Kemp is hardly the only skeptic of the new border bill among Republicans. GOP House Speaker Mike Johnson declared the measure “dead on arrival” in his chamber. And before the details were hammered out, former President Donald Trump demanded his party kill the bill to squeeze Biden in an election-year.

In a sign of how objectionable it is to the GOP rank-and-file, U.S. Rep. Mike Collins of Jackson sent a graphic social media post Sunday emphasizing he would definitely not be voting for the proposal.

The legislation itself would increase Border Patrol staff, add deportation flights to return migrants to their home countries, and cap the daily number of migrants allowed to cross the border seeking asylum. But it would not bar border crossings from asylum seekers entirely. The package also includes aid to Ukraine and Israel.

Senate Majority Leader Chuck Schumer noted that many Democrats also object to provisions of a deal opposed by progressive and pro-immigration blocs of the party’s base. But he pressed for a compromise, even as some Senate Republicans looked to block the bill.

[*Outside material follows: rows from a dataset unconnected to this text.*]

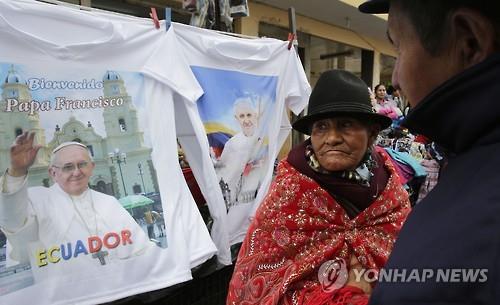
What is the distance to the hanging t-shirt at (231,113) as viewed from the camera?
7.38 ft

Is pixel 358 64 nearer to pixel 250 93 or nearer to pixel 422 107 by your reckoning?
pixel 250 93

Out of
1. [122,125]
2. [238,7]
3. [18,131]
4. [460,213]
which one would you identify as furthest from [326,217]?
[238,7]

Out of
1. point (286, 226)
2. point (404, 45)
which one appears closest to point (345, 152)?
point (286, 226)

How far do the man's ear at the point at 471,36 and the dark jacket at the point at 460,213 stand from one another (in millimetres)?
41

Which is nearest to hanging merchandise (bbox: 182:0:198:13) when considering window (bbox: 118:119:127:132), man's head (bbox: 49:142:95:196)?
window (bbox: 118:119:127:132)

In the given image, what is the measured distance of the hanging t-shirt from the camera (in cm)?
225

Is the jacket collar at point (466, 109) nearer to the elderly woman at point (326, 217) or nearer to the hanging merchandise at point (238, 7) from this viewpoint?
the elderly woman at point (326, 217)

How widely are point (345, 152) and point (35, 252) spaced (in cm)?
128

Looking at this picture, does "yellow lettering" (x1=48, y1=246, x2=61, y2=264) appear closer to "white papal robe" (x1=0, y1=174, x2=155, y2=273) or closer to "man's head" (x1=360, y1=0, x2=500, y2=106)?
"white papal robe" (x1=0, y1=174, x2=155, y2=273)

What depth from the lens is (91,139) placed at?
1774mm

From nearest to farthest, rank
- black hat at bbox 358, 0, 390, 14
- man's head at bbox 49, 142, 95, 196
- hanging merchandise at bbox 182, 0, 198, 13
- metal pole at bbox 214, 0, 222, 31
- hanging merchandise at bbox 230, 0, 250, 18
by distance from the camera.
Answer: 1. black hat at bbox 358, 0, 390, 14
2. man's head at bbox 49, 142, 95, 196
3. hanging merchandise at bbox 182, 0, 198, 13
4. metal pole at bbox 214, 0, 222, 31
5. hanging merchandise at bbox 230, 0, 250, 18

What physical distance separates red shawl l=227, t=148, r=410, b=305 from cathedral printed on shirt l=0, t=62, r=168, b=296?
641 mm

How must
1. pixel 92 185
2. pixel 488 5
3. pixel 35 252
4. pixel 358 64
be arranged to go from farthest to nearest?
pixel 358 64 → pixel 92 185 → pixel 35 252 → pixel 488 5

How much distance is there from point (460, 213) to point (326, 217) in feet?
2.93
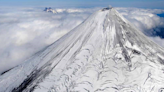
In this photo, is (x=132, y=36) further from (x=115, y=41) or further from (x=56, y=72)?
(x=56, y=72)

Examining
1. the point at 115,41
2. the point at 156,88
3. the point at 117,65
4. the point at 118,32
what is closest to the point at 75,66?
the point at 117,65

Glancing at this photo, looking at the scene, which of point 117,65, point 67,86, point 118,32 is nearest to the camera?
point 67,86

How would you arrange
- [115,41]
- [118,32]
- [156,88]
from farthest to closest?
[118,32] → [115,41] → [156,88]

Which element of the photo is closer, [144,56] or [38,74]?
[144,56]

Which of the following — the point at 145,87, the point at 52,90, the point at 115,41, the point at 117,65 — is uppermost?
the point at 115,41

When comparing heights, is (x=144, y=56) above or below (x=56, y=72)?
above

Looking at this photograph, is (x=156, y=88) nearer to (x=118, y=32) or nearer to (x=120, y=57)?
(x=120, y=57)

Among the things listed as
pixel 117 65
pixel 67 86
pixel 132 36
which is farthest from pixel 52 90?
pixel 132 36
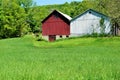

“The $64,000 question now is whether or not senators can drown out the outside noise, drown out people like Donald Trump who want chaos and do the right thing for America,” Schumer said Monday.

Kemp went to see the Southern border for himself Sunday when he joined Texas Gov. Greg Abbott and about a dozen other GOP governors for a news conference calling on Biden to close the border to the thousands of people per day seeking asylum in the U.S.

The governor deployed Georgia National Guard troops to the U.S. border in 2019 and a contingent of 29 are still stationed there. In the interview, Kemp didn’t rule out sending more, saying he has an “open mind.”

“I’m glad to try to send more resources and help, but I’d rather be answering the president’s call to send resources to protect the whole southern border — not just the southern border in Texas.”

And he sounded skeptical of adopting any new state-level crackdowns on illegal immigration, saying politicians should focus on toughening penalties on drug traffickers and stopping the “money train” at the border.

“I haven’t really seen anything that would be a pressing need. There may be something out there that I’m not aware of,” he said. “But to me, we need to close the southern border. That is the best answer to this problem.”